Texte source
++++++++

Archives de catégorie : Cinéma

Ma’Rosa – Brillante Mendoza

Ma'Rosa - Brillante Mendoza Un film que je suis allé voir un peu au hasard ; j’ai du en entendre parler sur France Culture, le film ayant reçu le Prix d’interprétation féminine du Festival de Cannes.

C’est l’histoire de Ma’Rosa, qui tient une petite épicerie (ou une misérable échoppe) dans un quartier pauvre (ou un bidon-ville) de Manille. Pour joindre les deux bouts (objectif sans espoir), elle et son mari vendent aussi de la drogue (du « crystal »), et se font sans surprise arrêter par la police.

++++++++

Extrait de données
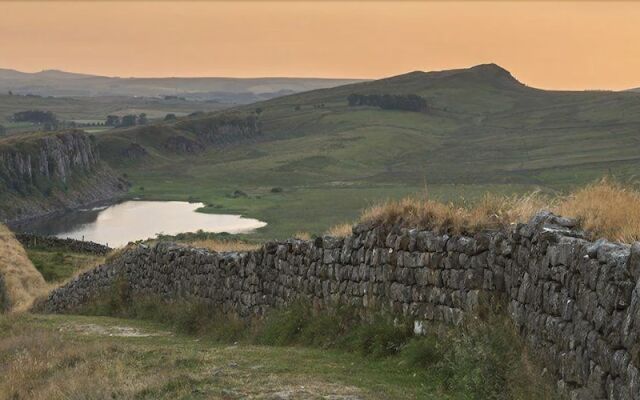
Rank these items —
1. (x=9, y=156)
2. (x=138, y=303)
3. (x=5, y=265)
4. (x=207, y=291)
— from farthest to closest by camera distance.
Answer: (x=9, y=156) → (x=5, y=265) → (x=138, y=303) → (x=207, y=291)

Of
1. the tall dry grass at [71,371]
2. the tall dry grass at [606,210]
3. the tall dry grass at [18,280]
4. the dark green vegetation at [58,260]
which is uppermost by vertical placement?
the tall dry grass at [606,210]

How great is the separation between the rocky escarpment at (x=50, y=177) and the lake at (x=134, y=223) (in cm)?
955

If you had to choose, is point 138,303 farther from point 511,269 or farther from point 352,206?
point 352,206

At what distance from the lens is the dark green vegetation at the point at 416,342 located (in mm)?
11648

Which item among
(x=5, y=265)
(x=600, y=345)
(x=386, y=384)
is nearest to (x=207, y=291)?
(x=386, y=384)

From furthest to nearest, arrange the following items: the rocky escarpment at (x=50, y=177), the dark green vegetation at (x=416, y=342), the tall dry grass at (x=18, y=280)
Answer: the rocky escarpment at (x=50, y=177) < the tall dry grass at (x=18, y=280) < the dark green vegetation at (x=416, y=342)

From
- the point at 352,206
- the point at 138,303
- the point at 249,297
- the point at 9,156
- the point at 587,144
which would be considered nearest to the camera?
the point at 249,297

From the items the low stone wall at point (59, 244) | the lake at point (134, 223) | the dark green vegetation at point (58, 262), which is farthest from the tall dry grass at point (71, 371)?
the lake at point (134, 223)

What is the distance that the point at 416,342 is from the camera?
46.9 ft

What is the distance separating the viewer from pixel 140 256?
28266mm

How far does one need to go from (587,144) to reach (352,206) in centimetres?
7794

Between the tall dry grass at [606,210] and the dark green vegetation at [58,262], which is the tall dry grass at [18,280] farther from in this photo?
the tall dry grass at [606,210]

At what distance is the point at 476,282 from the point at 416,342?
138 centimetres

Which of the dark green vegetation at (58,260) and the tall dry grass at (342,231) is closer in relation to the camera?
the tall dry grass at (342,231)
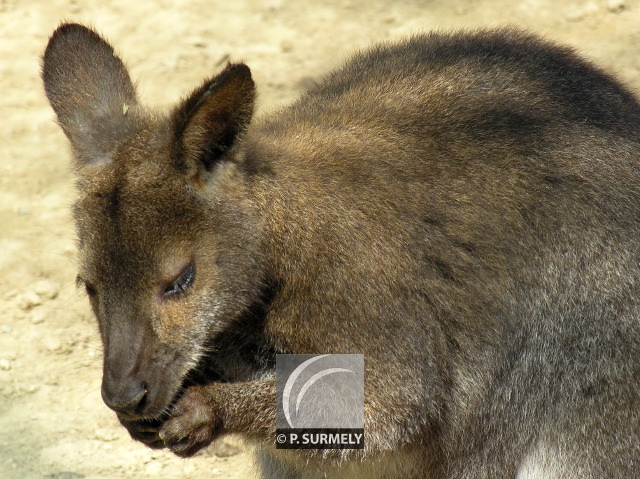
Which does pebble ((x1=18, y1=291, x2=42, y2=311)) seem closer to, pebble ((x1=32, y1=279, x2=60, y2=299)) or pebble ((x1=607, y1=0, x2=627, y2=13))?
pebble ((x1=32, y1=279, x2=60, y2=299))

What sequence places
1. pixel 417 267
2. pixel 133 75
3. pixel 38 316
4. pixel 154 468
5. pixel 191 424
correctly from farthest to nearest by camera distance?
pixel 133 75 < pixel 38 316 < pixel 154 468 < pixel 417 267 < pixel 191 424

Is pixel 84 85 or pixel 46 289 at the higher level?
pixel 84 85

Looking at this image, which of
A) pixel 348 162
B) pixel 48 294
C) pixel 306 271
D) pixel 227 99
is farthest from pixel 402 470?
pixel 48 294

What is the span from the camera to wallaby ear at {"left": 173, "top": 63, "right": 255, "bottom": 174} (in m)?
4.30

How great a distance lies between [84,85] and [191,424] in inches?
66.3

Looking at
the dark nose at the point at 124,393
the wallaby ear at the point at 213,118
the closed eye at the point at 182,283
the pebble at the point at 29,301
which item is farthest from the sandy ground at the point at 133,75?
the wallaby ear at the point at 213,118

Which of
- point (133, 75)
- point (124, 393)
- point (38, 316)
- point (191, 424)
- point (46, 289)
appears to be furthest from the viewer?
point (133, 75)

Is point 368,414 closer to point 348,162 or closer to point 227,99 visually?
point 348,162

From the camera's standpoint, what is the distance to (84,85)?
4.92 m

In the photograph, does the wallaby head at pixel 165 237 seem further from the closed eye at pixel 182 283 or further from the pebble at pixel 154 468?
the pebble at pixel 154 468

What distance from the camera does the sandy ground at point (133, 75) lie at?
6254mm

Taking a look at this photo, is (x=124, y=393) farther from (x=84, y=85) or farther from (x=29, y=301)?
(x=29, y=301)

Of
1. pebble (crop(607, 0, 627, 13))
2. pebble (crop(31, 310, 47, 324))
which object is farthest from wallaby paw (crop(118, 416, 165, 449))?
pebble (crop(607, 0, 627, 13))

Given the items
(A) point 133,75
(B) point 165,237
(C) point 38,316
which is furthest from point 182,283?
(A) point 133,75
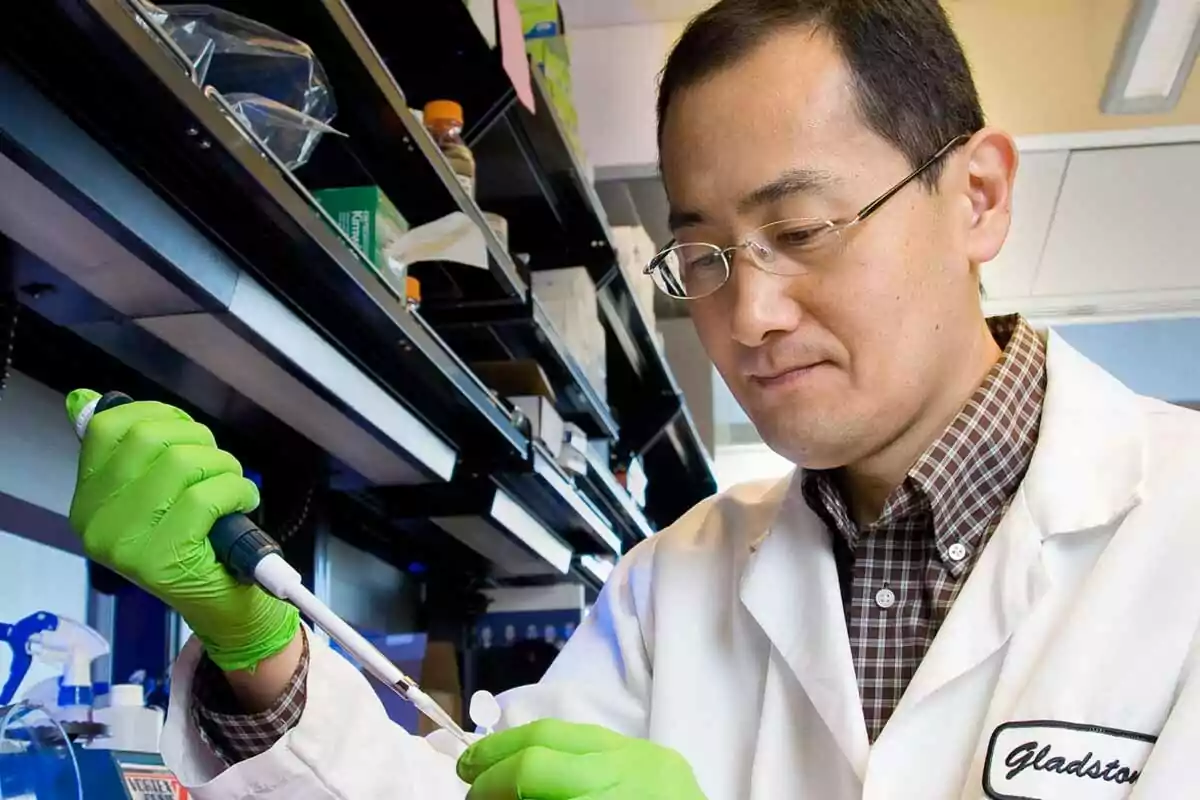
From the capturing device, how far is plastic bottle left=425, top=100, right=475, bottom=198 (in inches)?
74.6

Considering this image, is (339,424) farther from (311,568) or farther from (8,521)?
(311,568)

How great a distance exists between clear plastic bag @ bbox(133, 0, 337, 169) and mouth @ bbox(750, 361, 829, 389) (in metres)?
0.55

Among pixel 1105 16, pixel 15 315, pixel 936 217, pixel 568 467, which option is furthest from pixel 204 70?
pixel 1105 16

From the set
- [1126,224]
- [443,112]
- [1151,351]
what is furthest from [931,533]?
[1151,351]

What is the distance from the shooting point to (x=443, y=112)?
1.89 meters

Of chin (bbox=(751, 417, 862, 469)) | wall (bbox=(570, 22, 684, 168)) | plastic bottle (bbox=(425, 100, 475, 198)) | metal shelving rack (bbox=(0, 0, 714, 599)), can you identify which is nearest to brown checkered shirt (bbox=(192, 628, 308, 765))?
metal shelving rack (bbox=(0, 0, 714, 599))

++++++++

Tâche assignée
Reproduisez à l'identique le passage du texte sur le film Ma’Rosa, de « Ma’Rosa – Brillante » à « par la police. ». Le matériel qui précède n'est pas nécessaire.

Résultat ci-dessous
Ma’Rosa – Brillante Mendoza

Ma'Rosa - Brillante Mendoza Un film que je suis allé voir un peu au hasard ; j’ai du en entendre parler sur France Culture, le film ayant reçu le Prix d’interprétation féminine du Festival de Cannes.

C’est l’histoire de Ma’Rosa, qui tient une petite épicerie (ou une misérable échoppe) dans un quartier pauvre (ou un bidon-ville) de Manille. Pour joindre les deux bouts (objectif sans espoir), elle et son mari vendent aussi de la drogue (du « crystal »), et se font sans surprise arrêter par la police.